COMPITI DA SVOLGERE ::
a – Rispondi a queste domande sull'articolo dedicato alle sanzioni alla Siria:
(i) Chi è l'inviato speciale degli Stati Uniti per il Medio Oriente?
(ii) Qual è l'obiettivo prioritario dell'amministrazione Trump a Gaza secondo Leavitt?
(iii) Quali sanzioni restano escluse dalla decisione di revoca?
b – Trascrivi parola per parola il passo dell'articolo sulle sanzioni alla Siria compreso tra "Sottolineando che il" e "ostaggi a Gaza.", estremi inclusi.

======== ESTRATTO DELLA PAGINA ========

Casa Bianca: Trump firmerà un decreto per revocare le sanzioni alla Siria
La portavoce della Casa Bianca, Karoline Leavitt, ha annunciato durante una conferenza stampa che il presidente degli Stati Uniti, Donald Trump, firmerà oggi un decreto presidenziale che revoca gran parte delle sanzioni contro la Siria.
La portavoce della Casa Bianca, Karoline Leavitt, ha rilasciato dichiarazioni sulla politica estera dalla Casa Bianca. Durante la conferenza stampa, Leavitt ha affermato che il presidente degli Stati Uniti, Donald Trump, sta prendendo di mira la capacità nucleare del regime iraniano nell'ottica di ripristinare la pace in Medio Oriente.
La portavoce della Casa Bianca ha dichiarato: "Il Presidente ha utilizzato tutta la sua autorità, comprese le operazioni militari, per eliminare questa minaccia. Eliminando la minaccia immediata al programma nucleare iraniano, ha reso non solo Israele, ma il mondo intero, più sicuro".
"GAZA, UNA PRIORITÀ PER IL PRESIDENTE"
Sottolineando che il cessate il fuoco tra Iran e Israele, raggiunto grazie alle iniziative di Trump, è ancora in vigore, la portavoce della Casa Bianca Karoline Leavitt ha affermato: "Sotto la guida del Presidente, la diplomazia e la deterrenza hanno lavorato insieme. Porre fine ai conflitti a Gaza rimane una priorità per il Presidente". Leavitt ha precisato che l'obiettivo prioritario dell'amministrazione Trump è il rilascio di tutti gli ostaggi a Gaza.
"DETERMINATO A STABILIRE CONTATTI PER UN FUTURO PACIFICO"
La portavoce della Casa Bianca, Leavitt, ha annunciato che il presidente Trump firmerà oggi un decreto presidenziale che revoca gran parte delle sanzioni statunitensi contro la Siria. Leavitt ha dichiarato: "Questa decisione mira a promuovere la stabilità e la pace in Siria". Leavitt ha specificato che tale decisione non include le sanzioni applicate al regime di Assad, ai violatori dei diritti umani, ai gruppi legati all'ISIS e ai delegati iraniani.
La portavoce della Casa Bianca ha aggiunto: "Il Presidente è determinato a stabilire contatti con la nuova amministrazione siriana per un futuro pacifico".
"DETERMINAZIONE CONTRO LA MINACCIA NUCLEARE, DIALOGO PER LA PACE"
La portavoce Leavitt, riferendo che l'inviato speciale degli Stati Uniti per il Medio Oriente, Steve Witkoff, sta mantenendo contatti indiretti con i funzionari iraniani, ha affermato: "Il messaggio del Presidente è chiaro: determinazione contro la minaccia nucleare, dialogo per la pace".
"PROVA EMPATIA PERSONALE PER NETANYAHU"

======== VOCI MOSTRATE ========

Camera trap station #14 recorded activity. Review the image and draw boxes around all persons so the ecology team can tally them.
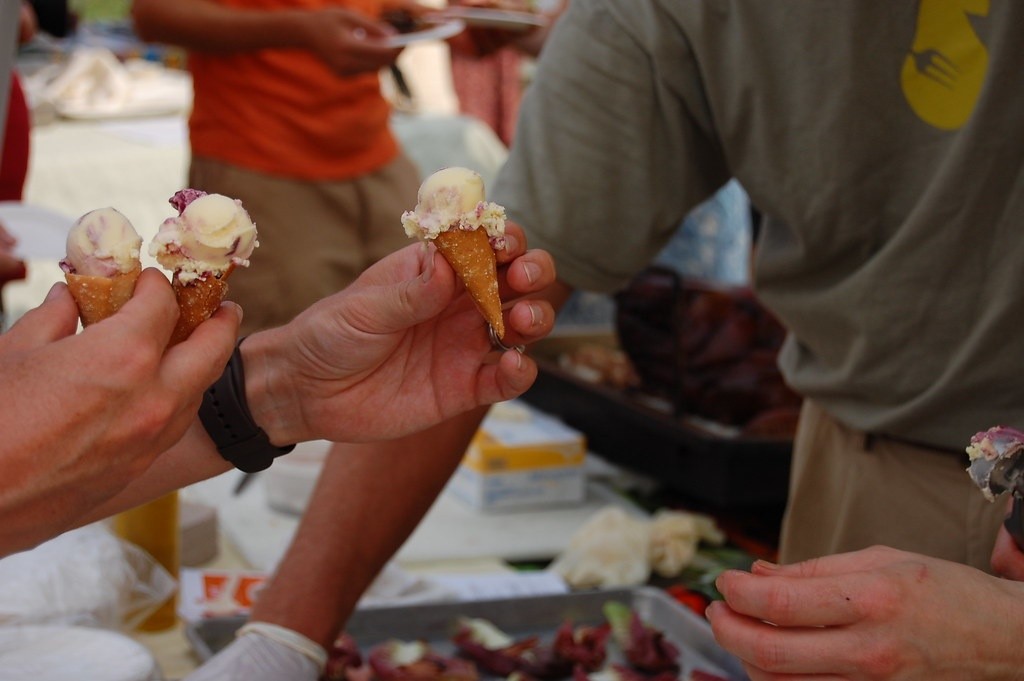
[0,0,80,204]
[965,426,1024,580]
[180,0,1024,681]
[0,221,556,559]
[131,0,542,326]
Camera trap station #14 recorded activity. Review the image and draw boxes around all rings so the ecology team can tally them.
[489,322,526,353]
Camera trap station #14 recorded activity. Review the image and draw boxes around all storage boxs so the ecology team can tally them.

========

RACCOLTA RISPOSTE ::
a –
(i) Steve Witkoff.
(ii) Il rilascio di tutti gli ostaggi a Gaza.
(iii) Quelle applicate al regime di Assad, ai violatori dei diritti umani, ai gruppi legati all'ISIS e ai delegati iraniani.

b –
Sottolineando che il cessate il fuoco tra Iran e Israele, raggiunto grazie alle iniziative di Trump, è ancora in vigore, la portavoce della Casa Bianca Karoline Leavitt ha affermato: "Sotto la guida del Presidente, la diplomazia e la deterrenza hanno lavorato insieme. Porre fine ai conflitti a Gaza rimane una priorità per il Presidente". Leavitt ha precisato che l'obiettivo prioritario dell'amministrazione Trump è il rilascio di tutti gli ostaggi a Gaza.